- Data listing:

----

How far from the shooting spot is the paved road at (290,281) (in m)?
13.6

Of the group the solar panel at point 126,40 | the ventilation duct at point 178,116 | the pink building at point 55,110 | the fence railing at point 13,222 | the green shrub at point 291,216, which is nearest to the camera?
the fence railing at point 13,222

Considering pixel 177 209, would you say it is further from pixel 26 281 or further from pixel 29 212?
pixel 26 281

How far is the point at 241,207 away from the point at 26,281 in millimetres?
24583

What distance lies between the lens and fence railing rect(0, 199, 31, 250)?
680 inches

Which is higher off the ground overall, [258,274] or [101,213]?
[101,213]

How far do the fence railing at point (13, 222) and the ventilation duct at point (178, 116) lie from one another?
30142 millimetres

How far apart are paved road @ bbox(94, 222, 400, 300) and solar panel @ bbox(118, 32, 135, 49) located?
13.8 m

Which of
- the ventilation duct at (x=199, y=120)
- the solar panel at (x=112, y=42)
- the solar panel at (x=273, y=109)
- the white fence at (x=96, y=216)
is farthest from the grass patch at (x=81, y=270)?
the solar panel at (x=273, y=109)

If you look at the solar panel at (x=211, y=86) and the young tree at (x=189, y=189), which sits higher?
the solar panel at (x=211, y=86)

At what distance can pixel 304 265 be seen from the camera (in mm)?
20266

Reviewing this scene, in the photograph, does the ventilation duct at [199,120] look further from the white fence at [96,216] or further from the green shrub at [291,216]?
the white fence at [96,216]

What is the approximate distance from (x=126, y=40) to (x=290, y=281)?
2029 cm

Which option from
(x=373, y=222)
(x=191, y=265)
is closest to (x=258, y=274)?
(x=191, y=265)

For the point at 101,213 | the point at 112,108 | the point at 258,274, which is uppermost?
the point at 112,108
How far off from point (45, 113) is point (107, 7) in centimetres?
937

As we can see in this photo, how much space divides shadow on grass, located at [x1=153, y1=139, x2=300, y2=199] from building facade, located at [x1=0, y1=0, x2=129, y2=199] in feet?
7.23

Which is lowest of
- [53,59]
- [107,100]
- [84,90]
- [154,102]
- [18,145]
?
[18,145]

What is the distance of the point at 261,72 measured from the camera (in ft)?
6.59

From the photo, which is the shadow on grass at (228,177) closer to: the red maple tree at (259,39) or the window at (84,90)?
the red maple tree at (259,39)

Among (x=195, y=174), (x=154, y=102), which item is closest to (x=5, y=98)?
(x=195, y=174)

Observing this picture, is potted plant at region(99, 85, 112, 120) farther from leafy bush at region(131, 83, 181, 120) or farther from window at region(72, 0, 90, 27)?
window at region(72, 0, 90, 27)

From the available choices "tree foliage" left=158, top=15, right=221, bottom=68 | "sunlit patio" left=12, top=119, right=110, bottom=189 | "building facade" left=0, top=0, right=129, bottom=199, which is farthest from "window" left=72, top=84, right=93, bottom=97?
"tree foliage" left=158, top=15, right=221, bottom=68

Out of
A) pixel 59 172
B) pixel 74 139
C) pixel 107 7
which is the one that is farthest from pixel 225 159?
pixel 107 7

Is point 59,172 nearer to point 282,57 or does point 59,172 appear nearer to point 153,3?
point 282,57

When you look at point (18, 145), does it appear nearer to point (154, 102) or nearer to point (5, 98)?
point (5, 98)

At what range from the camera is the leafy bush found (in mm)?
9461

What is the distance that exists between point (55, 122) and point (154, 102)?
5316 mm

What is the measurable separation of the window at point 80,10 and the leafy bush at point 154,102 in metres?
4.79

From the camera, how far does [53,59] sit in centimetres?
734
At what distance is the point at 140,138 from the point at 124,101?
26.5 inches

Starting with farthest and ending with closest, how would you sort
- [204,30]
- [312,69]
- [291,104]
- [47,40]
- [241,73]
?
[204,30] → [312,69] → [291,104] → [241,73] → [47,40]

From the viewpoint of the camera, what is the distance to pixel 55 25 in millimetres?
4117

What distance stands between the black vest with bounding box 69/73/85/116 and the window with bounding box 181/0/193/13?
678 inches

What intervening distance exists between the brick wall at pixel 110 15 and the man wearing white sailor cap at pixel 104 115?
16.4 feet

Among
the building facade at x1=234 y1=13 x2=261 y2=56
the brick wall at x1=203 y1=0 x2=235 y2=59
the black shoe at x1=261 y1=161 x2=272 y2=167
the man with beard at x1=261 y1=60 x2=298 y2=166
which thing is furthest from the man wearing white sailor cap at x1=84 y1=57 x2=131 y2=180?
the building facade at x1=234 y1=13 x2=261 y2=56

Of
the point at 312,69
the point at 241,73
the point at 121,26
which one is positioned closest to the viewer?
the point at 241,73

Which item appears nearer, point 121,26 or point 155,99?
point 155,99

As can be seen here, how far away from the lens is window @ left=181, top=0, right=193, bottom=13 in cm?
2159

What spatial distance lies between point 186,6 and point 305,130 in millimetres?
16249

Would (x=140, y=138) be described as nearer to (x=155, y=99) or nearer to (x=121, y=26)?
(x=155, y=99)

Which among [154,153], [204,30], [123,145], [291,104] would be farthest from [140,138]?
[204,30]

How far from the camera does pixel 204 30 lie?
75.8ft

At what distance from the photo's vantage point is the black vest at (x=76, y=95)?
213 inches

----

- Aim: Quote every record above exactly.

- Answer to the problem:
How far from the shooting spot is the paved road at (290,281) (in m)?
13.6

Of the group the solar panel at point 126,40 | the ventilation duct at point 178,116 | the pink building at point 55,110 | the fence railing at point 13,222 | the green shrub at point 291,216, which is nearest to the camera?
the fence railing at point 13,222

Considering pixel 177 209, would you say it is further from pixel 26 281 or further from pixel 29 212?
pixel 26 281

How far is the point at 241,207 away from the point at 26,281 in millimetres?
24583

What distance lies between the lens and fence railing rect(0, 199, 31, 250)?
680 inches

Which is higher off the ground overall, [258,274] or [101,213]?
[101,213]

How far do the fence railing at point (13, 222) and the ventilation duct at point (178, 116) lie from one another?
30142 millimetres

How far apart are paved road @ bbox(94, 222, 400, 300) and solar panel @ bbox(118, 32, 135, 49) located?
13.8 m

Which of
- the ventilation duct at (x=199, y=120)
- the solar panel at (x=112, y=42)
- the solar panel at (x=273, y=109)
- the white fence at (x=96, y=216)
is farthest from the grass patch at (x=81, y=270)?
the solar panel at (x=273, y=109)

If you look at the solar panel at (x=211, y=86) and the young tree at (x=189, y=189), which sits higher?
the solar panel at (x=211, y=86)

At what distance can pixel 304 265 be seen from the camera (in mm)?
20266

Reviewing this scene, in the photograph, does the ventilation duct at [199,120] look further from the white fence at [96,216] or further from the green shrub at [291,216]?
the white fence at [96,216]

What is the approximate distance from (x=126, y=40) to (x=290, y=281)?
2029 cm

Which option from
(x=373, y=222)
(x=191, y=265)
is closest to (x=258, y=274)?
(x=191, y=265)

For the point at 101,213 | the point at 112,108 | the point at 258,274, which is uppermost?
the point at 112,108
How far off from point (45, 113) is point (107, 7) in centimetres?
937

As we can see in this photo, how much space divides shadow on grass, located at [x1=153, y1=139, x2=300, y2=199] from building facade, located at [x1=0, y1=0, x2=129, y2=199] in feet?
7.23

Which is lowest of
- [53,59]
- [107,100]
- [84,90]
- [154,102]
- [18,145]
?
[18,145]

What is the distance of the point at 261,72 measured from the camera (in ft)?
6.59

From the photo, which is the shadow on grass at (228,177) closer to: the red maple tree at (259,39) or the window at (84,90)?
the red maple tree at (259,39)

Among (x=195, y=174), (x=154, y=102), which item is closest to (x=5, y=98)?
(x=195, y=174)

Observing this picture, is potted plant at region(99, 85, 112, 120) farther from leafy bush at region(131, 83, 181, 120) or farther from window at region(72, 0, 90, 27)?
window at region(72, 0, 90, 27)

From the available choices "tree foliage" left=158, top=15, right=221, bottom=68 | "sunlit patio" left=12, top=119, right=110, bottom=189 | "building facade" left=0, top=0, right=129, bottom=199, which is farthest from "window" left=72, top=84, right=93, bottom=97?
"tree foliage" left=158, top=15, right=221, bottom=68

Out of
A) pixel 59 172
B) pixel 74 139
C) pixel 107 7
which is the one that is farthest from pixel 225 159?
pixel 107 7

Is point 59,172 nearer to point 282,57 or does point 59,172 appear nearer to point 153,3?
point 282,57

When you look at point (18, 145), does it appear nearer to point (154, 102) or nearer to point (5, 98)?
point (5, 98)

At what range from the camera is the leafy bush found (in mm)?
9461

What is the distance that exists between point (55, 122) and point (154, 102)?
5316 mm

What is the measurable separation of the window at point 80,10 and the leafy bush at point 154,102 in metres?
4.79

From the camera, how far does [53,59] sit in centimetres?
734
At what distance is the point at 140,138 from the point at 124,101?
26.5 inches

Starting with farthest and ending with closest, how would you sort
- [204,30]
- [312,69]
- [291,104]
- [47,40]
- [241,73]
?
[204,30] → [312,69] → [291,104] → [241,73] → [47,40]

From the viewpoint of the camera, what is the distance to pixel 55 25 in millimetres?
4117

What distance stands between the black vest with bounding box 69/73/85/116 and the window with bounding box 181/0/193/13?
678 inches

What intervening distance exists between the brick wall at pixel 110 15 and the man wearing white sailor cap at pixel 104 115?
16.4 feet

Among
the building facade at x1=234 y1=13 x2=261 y2=56
the brick wall at x1=203 y1=0 x2=235 y2=59
the black shoe at x1=261 y1=161 x2=272 y2=167
the man with beard at x1=261 y1=60 x2=298 y2=166
which thing is furthest from the man wearing white sailor cap at x1=84 y1=57 x2=131 y2=180?
the building facade at x1=234 y1=13 x2=261 y2=56

Of
the point at 312,69
the point at 241,73
the point at 121,26
which one is positioned closest to the viewer?
the point at 241,73

Which item appears nearer, point 121,26 or point 155,99?
point 155,99

As can be seen here, how far away from the lens is window @ left=181, top=0, right=193, bottom=13 in cm?
2159

What spatial distance lies between point 186,6 and point 305,130 in millimetres?
16249

Would (x=140, y=138) be described as nearer to (x=155, y=99) or nearer to (x=121, y=26)?
(x=155, y=99)

Which among [154,153], [204,30], [123,145], [291,104] would be farthest from [140,138]?
[204,30]

How far from the camera does pixel 204 30 lie?
75.8ft

At what distance from the photo's vantage point is the black vest at (x=76, y=95)?
213 inches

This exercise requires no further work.